WE begin with a conversation

 A conversation with workshop participants . . . building a foundation for a successful workshop experience

In order for a workshop to have its maximum impact on your photography both you, the workshop participant, and the workshop leader have to be prepared.  Prepared for what you might ask?

As much anticipated as a journey may be, often it’s difficult to see where the road will take you. Deliberate, intentional planning for your Photography is Personal Workshop begins with a conversation designed to bring clarity to what you expect from your participation.

To answer that question, let’s look at the workshop from two perspectives – your’s and your workshop leader’s.  It may seem obvious that workshop participants need to know what they want to get out of the workshop they are attending. But, I can tell you from experience many people arriving for the start of a workshop have not given this much thought if any at all. Often, the workshop is approached much like a vacation, with most attention placed on what to pack, transportation to the workshop venue, and the schedule before and after.

Many workshop leaders will kick off their workshops with a question. Answers to the question about what participants hope to get out of the workshop are often shallow, most often repeating something likely read in the material used to market the workshop in the first place. By the time the leader has gotten around to the last couple of people, we’ve heard the answers before. This is comforting to workshop leaders because most of the expectations are generic enough they are what we have come prepared to address.

It would be more telling, however, if, rather than an opening question asking what the gathering of participants hopes to learn, the workshop was to end with a question about specifically what each participant has learned. Even that, however, is likely to result in answers that share thoughts from other answers and not specifically address what has been learned by individual participants, that address why they participated in the workshop in the first place, what they had hoped to learn unless those goals and objectives had been identified ahead of time.
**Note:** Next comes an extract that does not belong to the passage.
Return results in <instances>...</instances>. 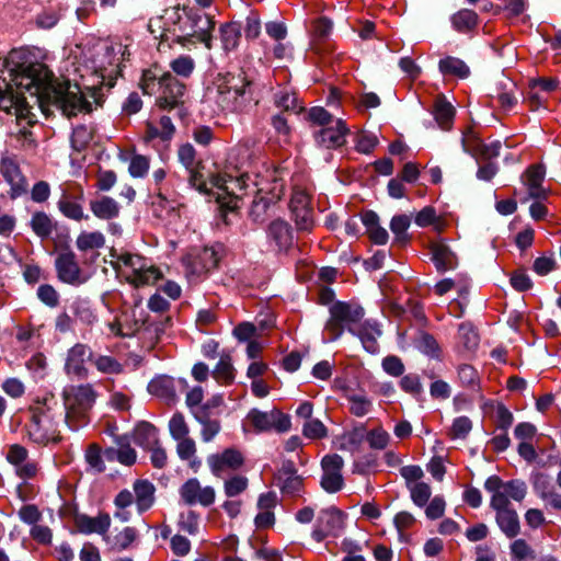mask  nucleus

This leads me to the second part of this equation, what is the workshop leader prepared to accomplish on behalf of participants? Leaders often have spent considerable effort deciding what the workshop will provide participants. Detailed presentations have been developed to share the workshop leader’s knowledge and experience. Shooting venues have been scouted, likely many times. The leader’s knowledge of what’s available as subject matter is impressive. Alternative venues have even been scouted as back-ups in case the primary venues don’t work out for one reason or another.

Often, what the workshop presents to its participants is pretty much preordained even before registrations start coming in. The “success” of the workshop pretty much depends on the leader’s ability to address spontaneous questions, the weather, the beauty of a sunset, the personalities of participants, as well as the workshop leader’s. Experienced workshop leaders become quite good at answering questions, identifying potential subjects, suggesting compositional elements, and reviewing images to add spontaneously to the group’s take-aways. Add the chemistry of a group of people passionate about a common interest and everyone goes home feeling pretty good about their experience.

Now for the big questions.

  • What did each participant learn?
  • Was it what they hoped to learn when they paid their deposit?
  • Did it enhance their ability to deliberately create the photographs they are anxious to garner?

Was it what they had decided they needed and/or wanted to learn?